2.22. Fluorescent Immunohistochemistry (IHC) Staining

CD44 and HA protein interactions in PDX and human breast tumor tissues were detected by fluorescent IHC staining. Paraffin-embedded PDX tissues were cut into 8-μm sections. The sections were preincubated in 3% H₂O₂ and 0.3% Triton X-100 before microwaving for antigen retrieval. For CD44 and HA immunostaining, sections were microwaved in Tris buffer (pH 6) for 10 min. For HA antibody (GTX17370, GeneTex, Irvine, CA, USA) blocking by HA (96144, Sigma-Aldrich, Saint Louis, MO, USA), the HA antibody was blocked by 1% of HA for 2 h. Following this step, the antigenicity of the tumor cells in sections was blocked in 5% horse serum (Chemicon, Temecula, CA, USA) for 30 min and subsequently incubated with diluted (1:100) CD44 (GTX628472, GeneTex, Irvine, CA, USA)- and HA (GTX17370, GeneTex, Irvine, CA, USA)-specific antibodies for 2 h at room temperature. AffiniPure goat anti-mouse rhodamine (200-022-037, Jackson ImmunoResearch, West Grove, PA, USA) and AffiniPure goat anti-rabbit FITC (111-095-003, Jackson ImmunoResearch, West Grove, PA, USA) secondary antibodies were diluted 1:50. Slides were incubated with secondary antibodies for 1 h at room temperature. After secondary antibody incubation, slides were immersed in Autofluorescence Eliminator Reagent (3016635, Sigma-Aldrich, Saint Louis, MO, USA) for 5 min. Slides were mounted with VECTASHIELD Antifade Mounting Medium (H-1000, Vector Laboratories, Burlingame, CA, USA) and imaged via confocal microscopy (DMI 6000B CS, Leica, Wetzlar, Germany).

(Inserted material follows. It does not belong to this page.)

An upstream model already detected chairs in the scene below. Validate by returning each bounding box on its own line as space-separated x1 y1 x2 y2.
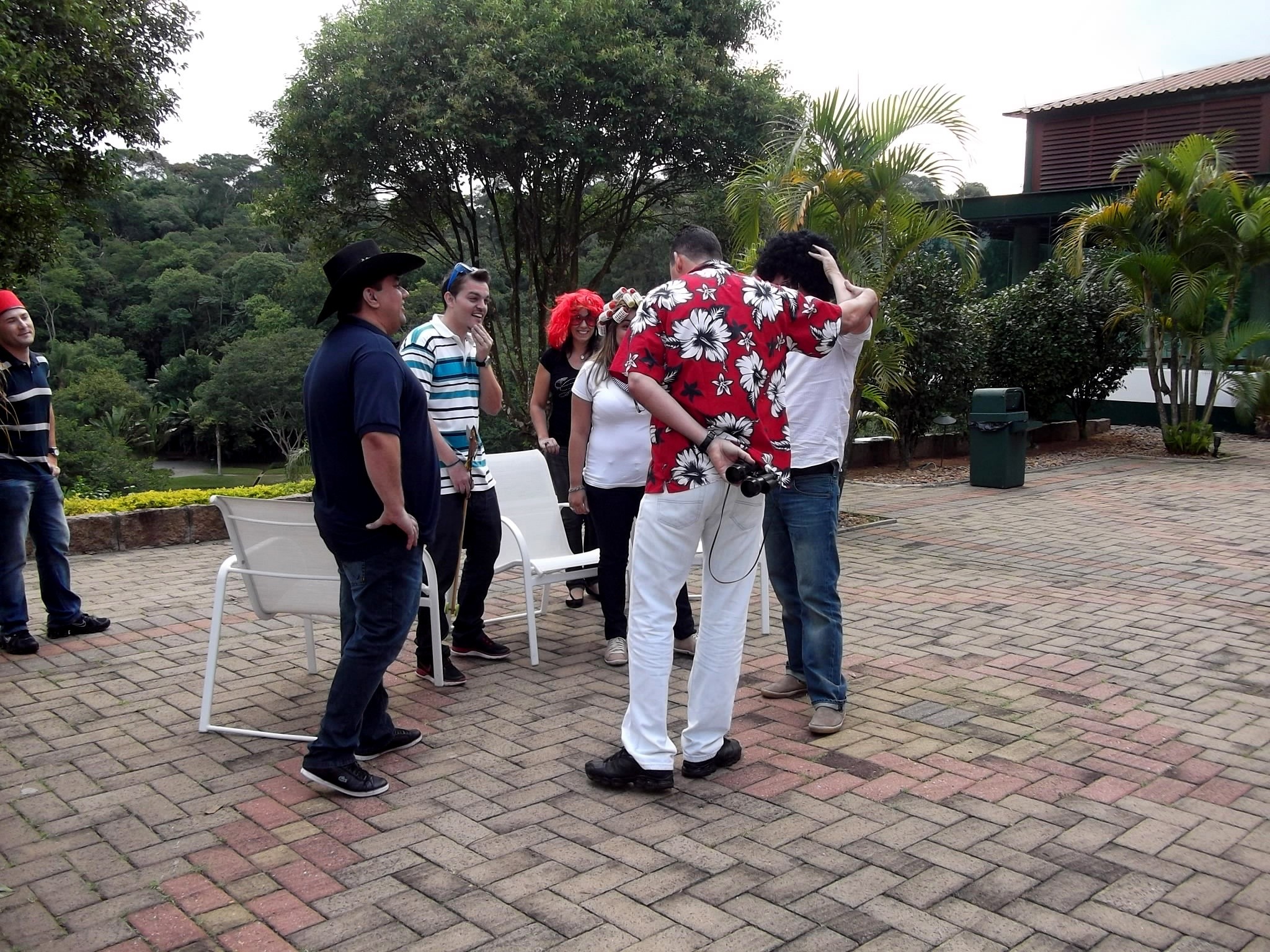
468 450 588 666
687 537 770 636
199 493 442 744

2.23. Statistical Analysis

All data are expressed as the means with 95% confidence intervals (CIs) of at least three determinations, unless stated otherwise. A paired t-test was performed to compare HAS3 mRNA expression in paired normal tissues vs. tumor tissues dissected from breast cancer patients. The difference in HAS3 mRNA expression detected in tumor samples vs. normal samples was analyzed using the Scheffe test. All statistical comparisons were performed using Sigma Plot graphing software (Version 10, San Jose, CA, USA) and IBM SPSS Statistics, Version 21.0 (Armonk, NY, USA: IBM Corp.). All statistical tests were two-sided. A p value of 0.05 or less was considered to indicate statistical significance.

3. Results

3.1. Higher HAS3 Protein Expression was Detected in the Stromal ECM of Breast Tumor Tissue

In this study, we examined the mRNA expression of the HAS family members (HAS1, 2, and 3) in paired tumor (T) vs. normal (N) tissue samples by real-time PCR analysis (Figure 1a). HAS1, HAS2, and HAS3 mRNA expression levels were evaluated for correlations with clinical parameters (

Table 1. Demographic evaluation of clinical criteria and HAS3 mRNA expression fold changes between tumor vs. normal paired samples.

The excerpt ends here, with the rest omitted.